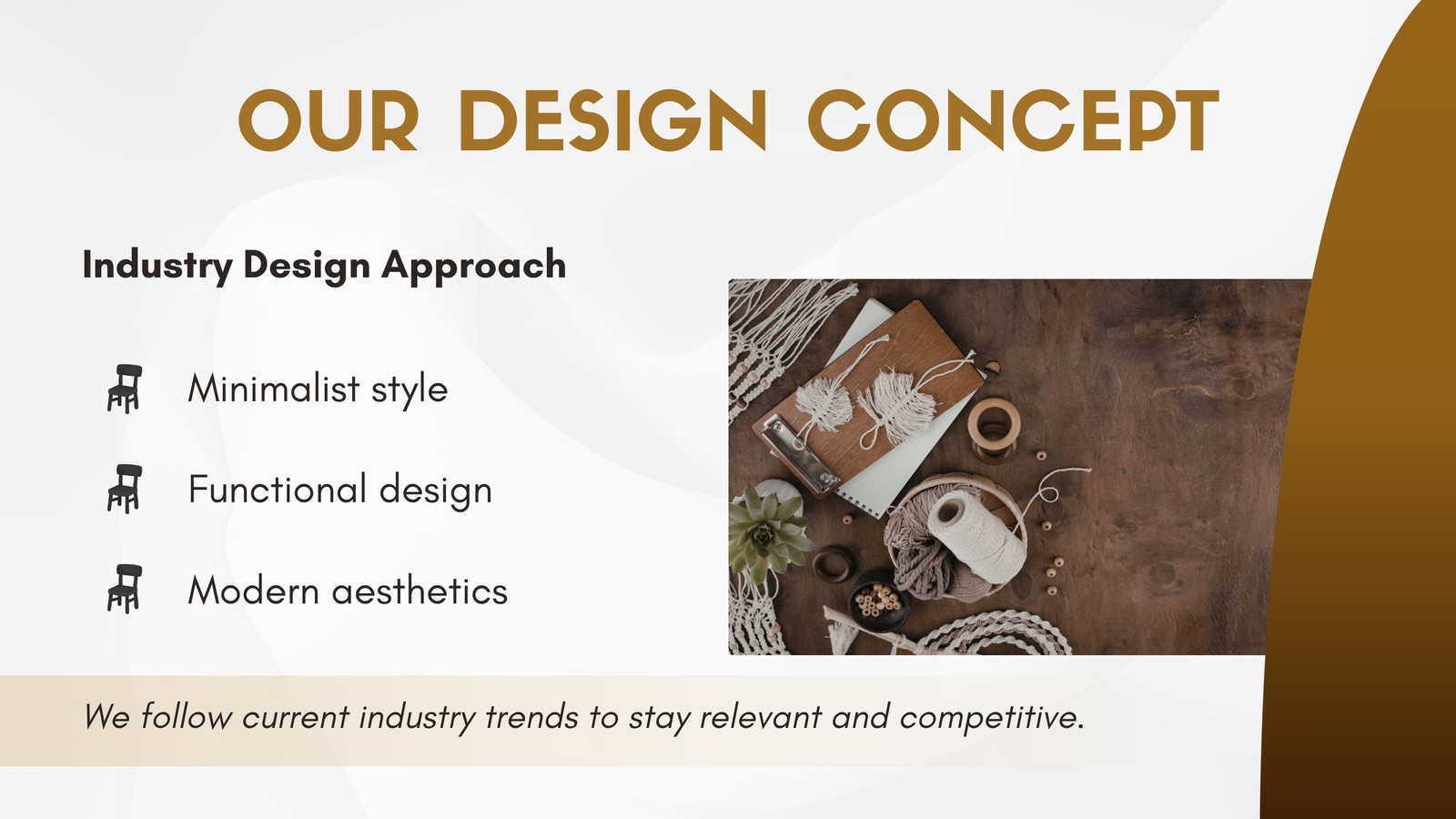 OUR DESIGN CONCEPT

Industry Design Approach

Minimalist style

Functional design

Modern aesthetics

We follow current industry trends to stay relevant and competitive.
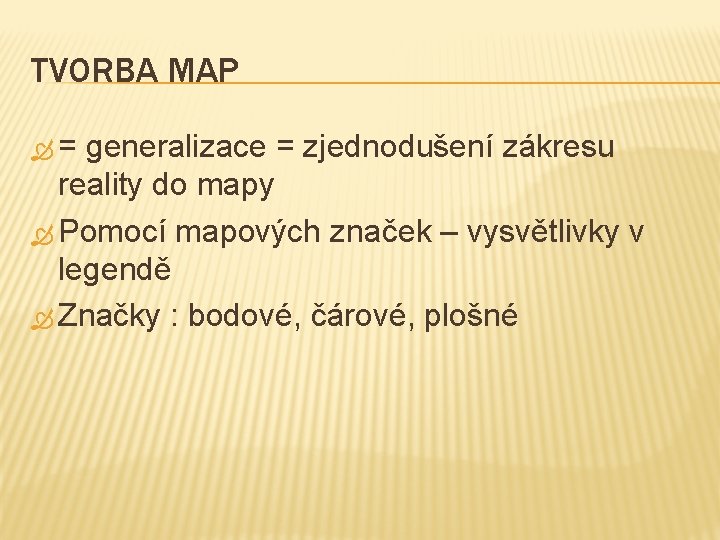 TVORBA MAP

= generalizace = zjednodušení zákresu reality do mapy

Pomocí mapových značek – vysvětlivky v legendě

Značky : bodové, čárové, plošné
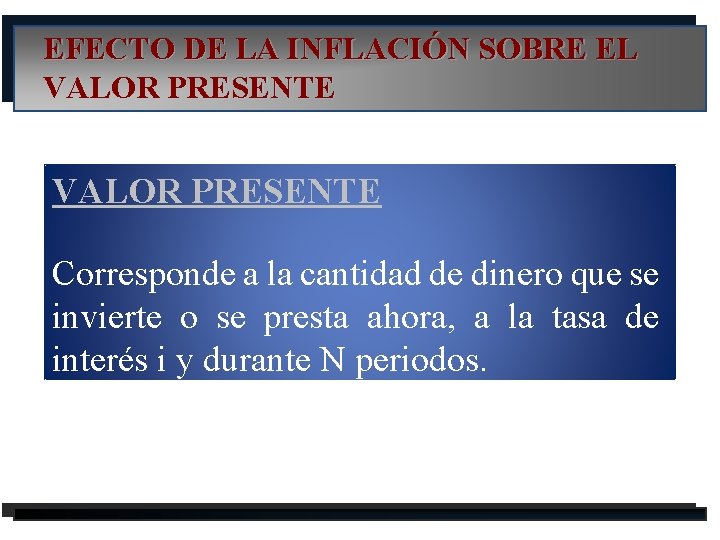 EFECTO DE LA INFLACIÓN SOBRE EL VALOR PRESENTE

VALOR PRESENTE

Corresponde a la cantidad de dinero que se invierte o se presta ahora, a la tasa de interés i y durante N periodos.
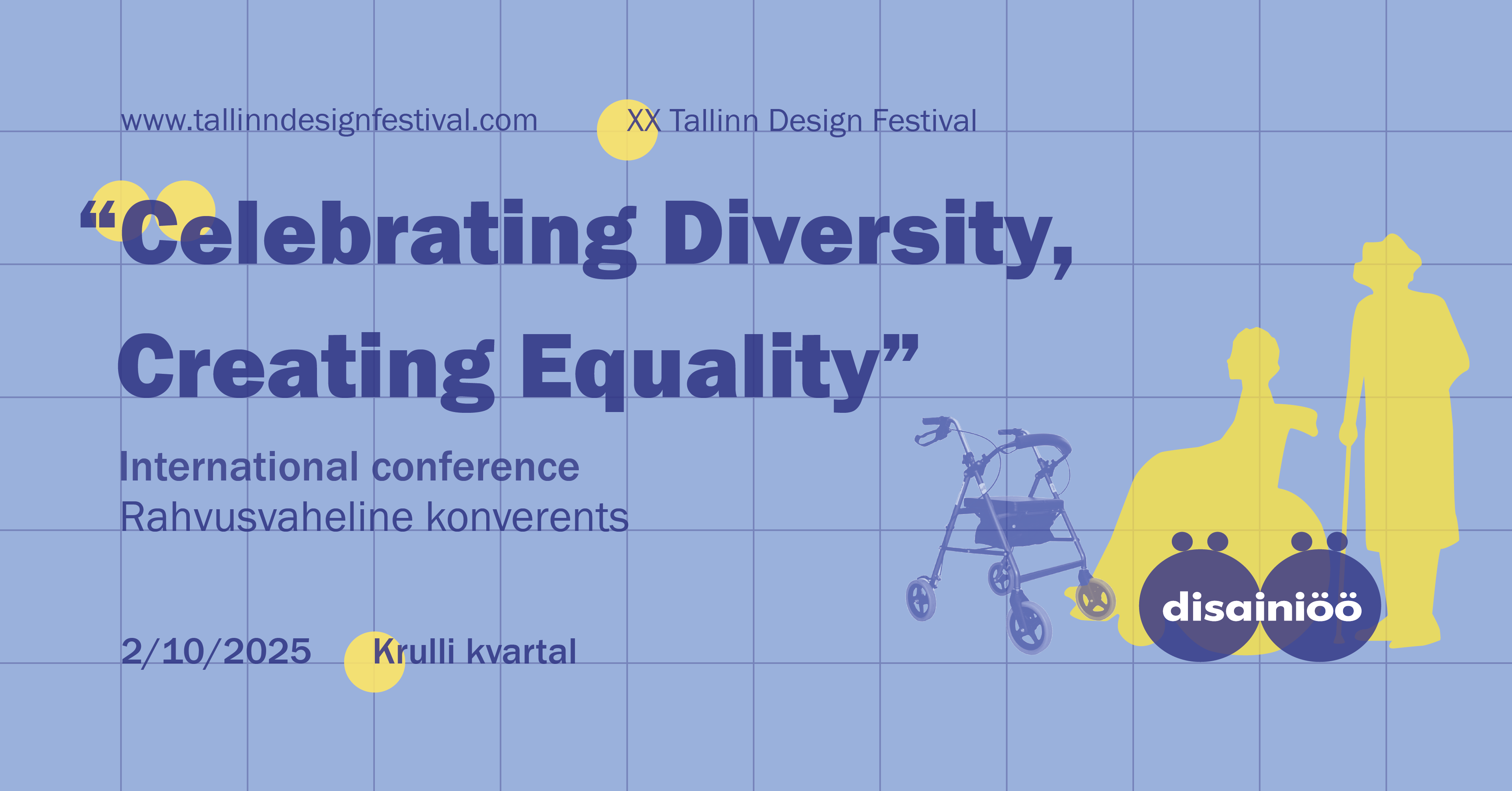 www.tallinndesignfestival.com

XX Tallinn Design Festival

“Celebrating Diversity, Creating Equality”

International conference
Rahvusvaheline konverents

2/10/2025

Krulli kvartal

disainiöö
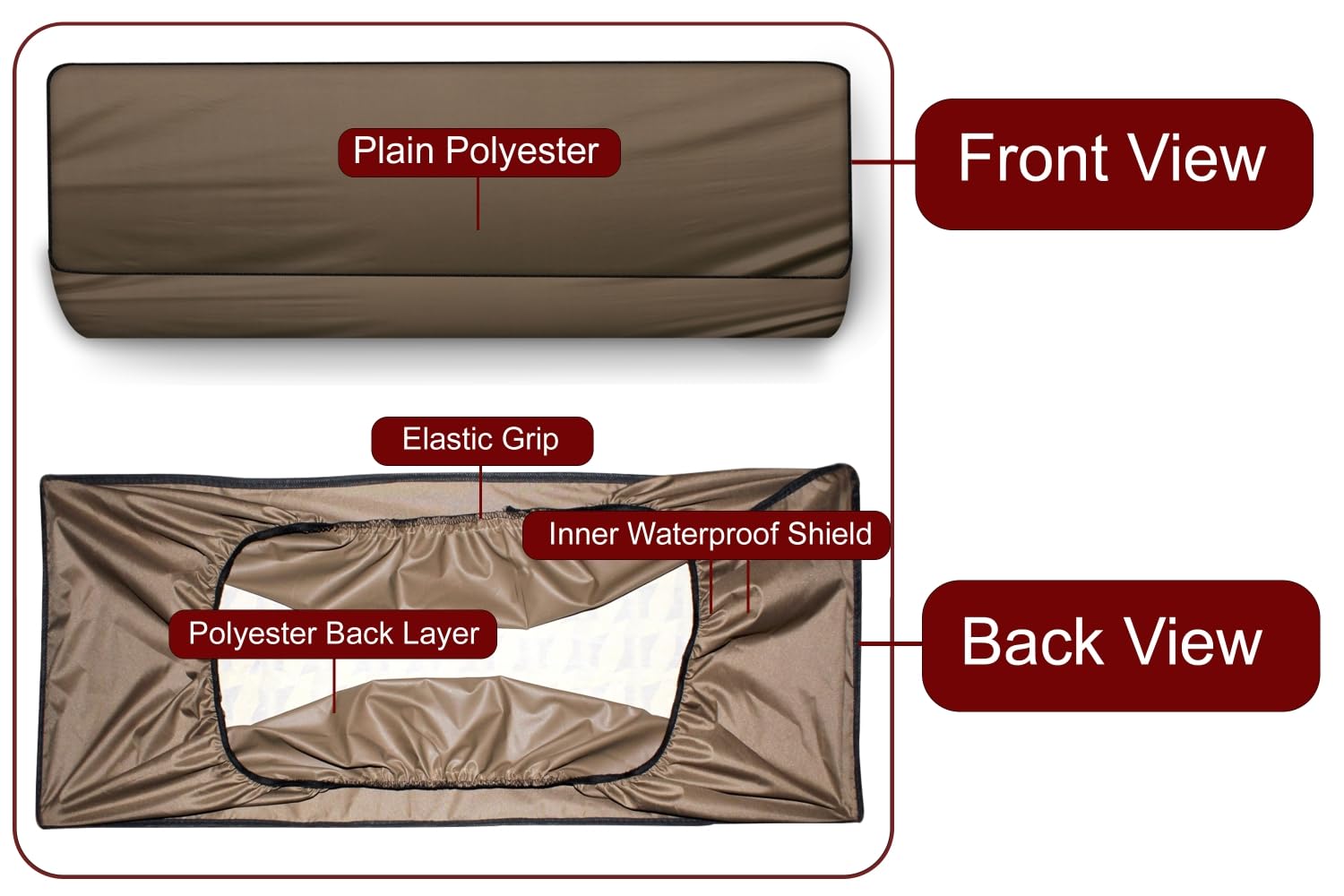 Plain Polyester

Front View

Elastic Grip

Inner Waterproof Shield

Polyester Back Layer

Back View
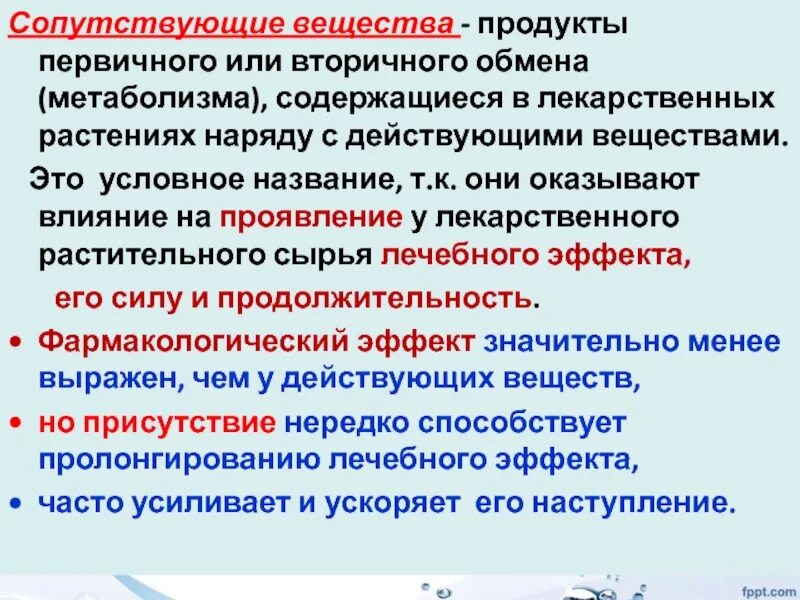 Сопутствующие вещества - продукты первичного или вторичного обмена (метаболизма), содержащиеся в лекарственных растениях наряду с действующими веществами.

Это условное название, т.к. они оказывают влияние на проявление у лекарственного растительного сырья лечебного эффекта, его силу и продолжительность.

• Фармакологический эффект значительно менее выражен, чем у действующих веществ,
• но присутствие нередко способствует пролонгированию лечебного эффекта,
• часто усиливает и ускоряет его наступление.

fppt.com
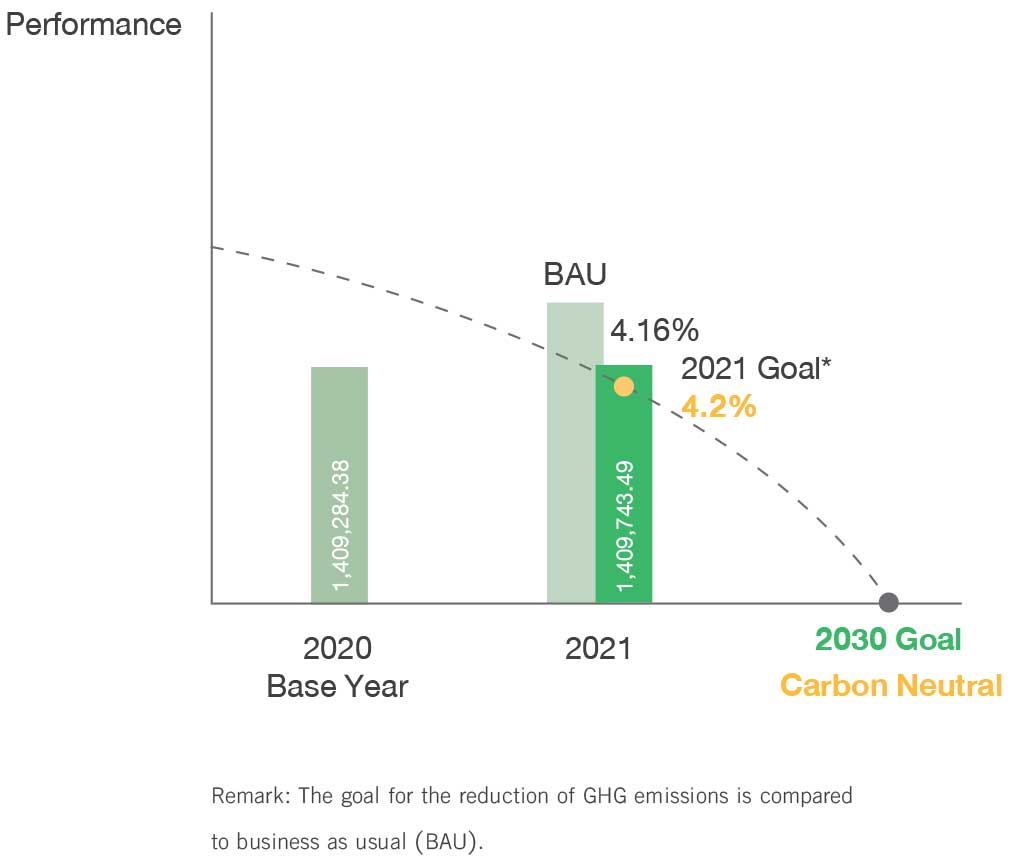 Performance

BAU

4.16%

2021 Goal*

4.2%

1,409,284.38

1,409,743.49

2020
Base Year

2021

2030 Goal
Carbon Neutral

Remark: The goal for the reduction of GHG emissions is compared to business as usual (BAU).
+ + + + + + +
All lines from the start of the entries through the one with "Фармакологический эффект значительно" are to be output exactly; omit the pictures.

 OUR DESIGN CONCEPT

Industry Design Approach

Minimalist style

Functional design

Modern aesthetics

We follow current industry trends to stay relevant and competitive.
 TVORBA MAP

= generalizace = zjednodušení zákresu reality do mapy

Pomocí mapových značek – vysvětlivky v legendě

Značky : bodové, čárové, plošné
 EFECTO DE LA INFLACIÓN SOBRE EL VALOR PRESENTE

VALOR PRESENTE

Corresponde a la cantidad de dinero que se invierte o se presta ahora, a la tasa de interés i y durante N periodos.
 www.tallinndesignfestival.com

XX Tallinn Design Festival

“Celebrating Diversity, Creating Equality”

International conference
Rahvusvaheline konverents

2/10/2025

Krulli kvartal

disainiöö
 Plain Polyester

Front View

Elastic Grip

Inner Waterproof Shield

Polyester Back Layer

Back View
 Сопутствующие вещества - продукты первичного или вторичного обмена (метаболизма), содержащиеся в лекарственных растениях наряду с действующими веществами.

Это условное название, т.к. они оказывают влияние на проявление у лекарственного растительного сырья лечебного эффекта, его силу и продолжительность.

• Фармакологический эффект значительно менее выражен, чем у действующих веществ,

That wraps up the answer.